Stanford researchers make first direct observation of 3-D molecule folding in real time

Stanford researchers make first direct observation of 3-D molecule folding in real time

All the crucial proteins in our bodies must fold into complex shapes to do their jobs. These snarled molecules grip other molecules to move them around, to speed up important chemical reactions or to grab onto our genes, turning them “on” and “off” to affect which proteins our cells make.

Recently, scientists have discovered that RNA-the stringy molecule that translates our genetic code into protein-can act a lot like a protein itself. RNA can form loopy bundles that shut genes down or start them up without the help of proteins. Since the discovery of these RNA clumps, called “riboswitches,” in 2002, scientists have been striving to understand how they work and how they form. Now, researchers at Stanford University are looking closer than ever at how the three-dimensional twists and turns in a riboswitch come together by grabbing it and tugging it straight. By physically pulling on this loopy RNA, they have determined for the first time how a three-dimensional molecular structure folds, step by step.

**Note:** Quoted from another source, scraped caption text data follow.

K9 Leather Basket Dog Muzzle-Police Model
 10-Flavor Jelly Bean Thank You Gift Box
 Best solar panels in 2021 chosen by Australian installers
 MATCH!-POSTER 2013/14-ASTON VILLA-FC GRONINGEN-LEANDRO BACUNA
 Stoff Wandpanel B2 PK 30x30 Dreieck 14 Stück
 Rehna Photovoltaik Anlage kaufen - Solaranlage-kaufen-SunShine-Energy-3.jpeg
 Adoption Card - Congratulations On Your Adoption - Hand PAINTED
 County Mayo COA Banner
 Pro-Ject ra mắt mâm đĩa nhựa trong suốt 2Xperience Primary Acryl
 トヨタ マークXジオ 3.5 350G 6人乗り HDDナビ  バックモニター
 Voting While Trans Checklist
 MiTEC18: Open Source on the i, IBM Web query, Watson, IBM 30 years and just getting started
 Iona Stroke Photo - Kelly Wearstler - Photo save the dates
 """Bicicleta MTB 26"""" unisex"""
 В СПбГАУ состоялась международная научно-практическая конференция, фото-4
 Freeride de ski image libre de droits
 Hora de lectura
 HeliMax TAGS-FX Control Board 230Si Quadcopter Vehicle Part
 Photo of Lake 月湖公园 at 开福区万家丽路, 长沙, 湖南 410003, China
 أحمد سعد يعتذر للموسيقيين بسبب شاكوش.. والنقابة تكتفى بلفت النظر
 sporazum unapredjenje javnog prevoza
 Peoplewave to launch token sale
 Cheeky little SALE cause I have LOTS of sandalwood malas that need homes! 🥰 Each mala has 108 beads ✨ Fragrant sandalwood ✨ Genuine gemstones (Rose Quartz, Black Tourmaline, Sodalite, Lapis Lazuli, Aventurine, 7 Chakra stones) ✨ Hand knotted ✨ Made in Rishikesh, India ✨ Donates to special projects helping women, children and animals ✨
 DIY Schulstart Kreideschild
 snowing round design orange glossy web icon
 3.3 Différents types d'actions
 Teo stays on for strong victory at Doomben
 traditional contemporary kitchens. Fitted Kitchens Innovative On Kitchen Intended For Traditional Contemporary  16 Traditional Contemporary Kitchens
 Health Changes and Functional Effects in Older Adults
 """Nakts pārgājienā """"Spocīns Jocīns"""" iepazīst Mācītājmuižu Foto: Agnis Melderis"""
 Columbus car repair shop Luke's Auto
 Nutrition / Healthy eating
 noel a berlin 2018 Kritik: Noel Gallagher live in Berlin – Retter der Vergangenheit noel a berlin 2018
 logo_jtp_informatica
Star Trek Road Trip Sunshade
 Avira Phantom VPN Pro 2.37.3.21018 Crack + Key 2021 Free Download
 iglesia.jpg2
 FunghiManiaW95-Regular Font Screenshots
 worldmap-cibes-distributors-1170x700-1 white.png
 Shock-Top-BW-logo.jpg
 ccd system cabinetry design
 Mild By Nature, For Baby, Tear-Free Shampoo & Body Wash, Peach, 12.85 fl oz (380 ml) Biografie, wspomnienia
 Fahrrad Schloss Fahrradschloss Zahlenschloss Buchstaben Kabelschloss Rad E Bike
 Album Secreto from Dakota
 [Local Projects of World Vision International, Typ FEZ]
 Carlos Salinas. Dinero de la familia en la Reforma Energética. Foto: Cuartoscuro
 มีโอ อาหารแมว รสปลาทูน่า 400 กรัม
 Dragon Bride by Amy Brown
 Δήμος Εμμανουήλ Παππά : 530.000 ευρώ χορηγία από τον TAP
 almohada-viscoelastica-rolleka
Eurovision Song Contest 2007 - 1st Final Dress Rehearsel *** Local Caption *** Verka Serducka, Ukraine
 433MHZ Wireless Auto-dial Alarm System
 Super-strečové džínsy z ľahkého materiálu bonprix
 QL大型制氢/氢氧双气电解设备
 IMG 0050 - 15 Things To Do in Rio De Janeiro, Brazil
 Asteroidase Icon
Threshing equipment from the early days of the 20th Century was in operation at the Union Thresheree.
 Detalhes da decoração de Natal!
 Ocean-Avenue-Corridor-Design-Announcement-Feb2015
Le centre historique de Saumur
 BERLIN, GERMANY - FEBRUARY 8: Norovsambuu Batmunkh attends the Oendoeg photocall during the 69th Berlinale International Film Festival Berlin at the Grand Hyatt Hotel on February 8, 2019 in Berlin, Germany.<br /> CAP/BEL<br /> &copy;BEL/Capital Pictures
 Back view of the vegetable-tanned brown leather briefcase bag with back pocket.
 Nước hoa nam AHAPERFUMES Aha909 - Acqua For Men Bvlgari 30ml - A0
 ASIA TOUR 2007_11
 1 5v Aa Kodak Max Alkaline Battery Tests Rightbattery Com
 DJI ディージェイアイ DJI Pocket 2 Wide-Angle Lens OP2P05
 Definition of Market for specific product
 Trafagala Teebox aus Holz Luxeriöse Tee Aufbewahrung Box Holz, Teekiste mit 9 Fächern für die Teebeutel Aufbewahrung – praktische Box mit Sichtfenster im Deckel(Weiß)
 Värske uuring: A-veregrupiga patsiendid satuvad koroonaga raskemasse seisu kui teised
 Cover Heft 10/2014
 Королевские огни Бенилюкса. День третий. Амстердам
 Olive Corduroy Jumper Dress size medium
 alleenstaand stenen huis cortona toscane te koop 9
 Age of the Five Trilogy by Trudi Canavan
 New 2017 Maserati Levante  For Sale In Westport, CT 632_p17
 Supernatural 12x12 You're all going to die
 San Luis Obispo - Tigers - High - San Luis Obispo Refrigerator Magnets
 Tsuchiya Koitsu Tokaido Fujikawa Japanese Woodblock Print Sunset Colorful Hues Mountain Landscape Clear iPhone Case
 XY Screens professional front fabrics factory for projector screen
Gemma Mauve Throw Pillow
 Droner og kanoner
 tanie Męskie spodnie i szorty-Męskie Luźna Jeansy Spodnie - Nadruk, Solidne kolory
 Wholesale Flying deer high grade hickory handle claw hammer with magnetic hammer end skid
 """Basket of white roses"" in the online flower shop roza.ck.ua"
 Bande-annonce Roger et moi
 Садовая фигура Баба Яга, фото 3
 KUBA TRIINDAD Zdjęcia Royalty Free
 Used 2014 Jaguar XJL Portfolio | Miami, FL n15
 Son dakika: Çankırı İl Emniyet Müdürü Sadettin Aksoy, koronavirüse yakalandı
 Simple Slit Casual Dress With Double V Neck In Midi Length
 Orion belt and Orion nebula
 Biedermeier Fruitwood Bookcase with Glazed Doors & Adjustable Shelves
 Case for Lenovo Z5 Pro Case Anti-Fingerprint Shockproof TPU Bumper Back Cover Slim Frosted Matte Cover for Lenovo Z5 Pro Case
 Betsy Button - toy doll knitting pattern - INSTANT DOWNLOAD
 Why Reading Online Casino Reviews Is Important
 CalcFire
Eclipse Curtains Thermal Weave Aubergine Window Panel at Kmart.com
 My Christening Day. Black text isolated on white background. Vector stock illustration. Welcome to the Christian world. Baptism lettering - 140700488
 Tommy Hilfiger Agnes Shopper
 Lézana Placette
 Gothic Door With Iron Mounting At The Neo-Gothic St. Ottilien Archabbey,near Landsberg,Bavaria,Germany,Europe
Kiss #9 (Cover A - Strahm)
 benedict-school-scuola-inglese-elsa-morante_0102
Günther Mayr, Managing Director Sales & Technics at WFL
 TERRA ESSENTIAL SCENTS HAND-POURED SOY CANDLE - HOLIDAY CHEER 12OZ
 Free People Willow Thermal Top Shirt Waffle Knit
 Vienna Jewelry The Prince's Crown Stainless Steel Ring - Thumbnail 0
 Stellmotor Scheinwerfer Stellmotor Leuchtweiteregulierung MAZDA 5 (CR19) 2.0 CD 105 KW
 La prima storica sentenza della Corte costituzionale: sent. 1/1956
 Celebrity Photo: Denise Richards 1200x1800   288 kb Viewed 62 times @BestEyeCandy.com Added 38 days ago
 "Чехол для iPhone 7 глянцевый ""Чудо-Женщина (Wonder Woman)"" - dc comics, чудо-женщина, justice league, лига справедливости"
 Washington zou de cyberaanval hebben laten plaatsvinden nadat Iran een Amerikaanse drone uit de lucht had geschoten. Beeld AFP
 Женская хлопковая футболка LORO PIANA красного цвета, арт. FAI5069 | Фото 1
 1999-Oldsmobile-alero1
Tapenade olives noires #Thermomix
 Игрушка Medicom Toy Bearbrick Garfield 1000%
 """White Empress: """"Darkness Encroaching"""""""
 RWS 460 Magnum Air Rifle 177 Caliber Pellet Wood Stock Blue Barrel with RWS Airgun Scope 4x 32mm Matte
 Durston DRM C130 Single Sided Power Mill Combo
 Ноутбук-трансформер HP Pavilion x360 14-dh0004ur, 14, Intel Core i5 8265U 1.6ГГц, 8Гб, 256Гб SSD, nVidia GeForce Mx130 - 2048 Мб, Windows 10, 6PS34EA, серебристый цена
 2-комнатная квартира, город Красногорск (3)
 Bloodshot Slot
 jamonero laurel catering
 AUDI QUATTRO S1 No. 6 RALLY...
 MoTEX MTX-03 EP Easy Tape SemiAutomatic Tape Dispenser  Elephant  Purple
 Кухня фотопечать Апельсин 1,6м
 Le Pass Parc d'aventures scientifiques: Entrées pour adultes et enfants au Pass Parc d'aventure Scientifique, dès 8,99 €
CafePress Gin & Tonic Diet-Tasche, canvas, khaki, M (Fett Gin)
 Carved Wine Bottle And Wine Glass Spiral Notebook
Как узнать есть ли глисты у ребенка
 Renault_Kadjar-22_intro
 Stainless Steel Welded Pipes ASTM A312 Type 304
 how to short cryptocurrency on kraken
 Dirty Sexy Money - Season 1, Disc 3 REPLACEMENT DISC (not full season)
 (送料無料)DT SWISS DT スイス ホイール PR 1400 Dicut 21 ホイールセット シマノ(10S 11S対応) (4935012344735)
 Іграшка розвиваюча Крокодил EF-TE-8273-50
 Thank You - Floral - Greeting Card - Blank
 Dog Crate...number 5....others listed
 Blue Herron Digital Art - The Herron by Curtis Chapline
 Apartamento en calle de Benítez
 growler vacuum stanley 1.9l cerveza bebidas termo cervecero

The researchers used a machine called an “optical trap” to grab and hold the ends of an RNA molecule with laser beams. Based on technology developed by Bell Labs researchers in 1986, the machine was designed by a team led by Steven Block, the Stanford W. Ascherman, M.D., Professor and a professor of applied physics and of biology. The optical trap allows them to hold the ends of the RNA tightly, so they can pull it pin-straight, then let it curl up again. In the Feb. 1 issue of Science, their paper, of which Block is senior author, describes the development of every loop and fold in one particular RNA riboswitch, and the energy it takes to form or straighten each one-an unprecedented achievement that opens the door for equally thorough studies of other molecules and their behaviors.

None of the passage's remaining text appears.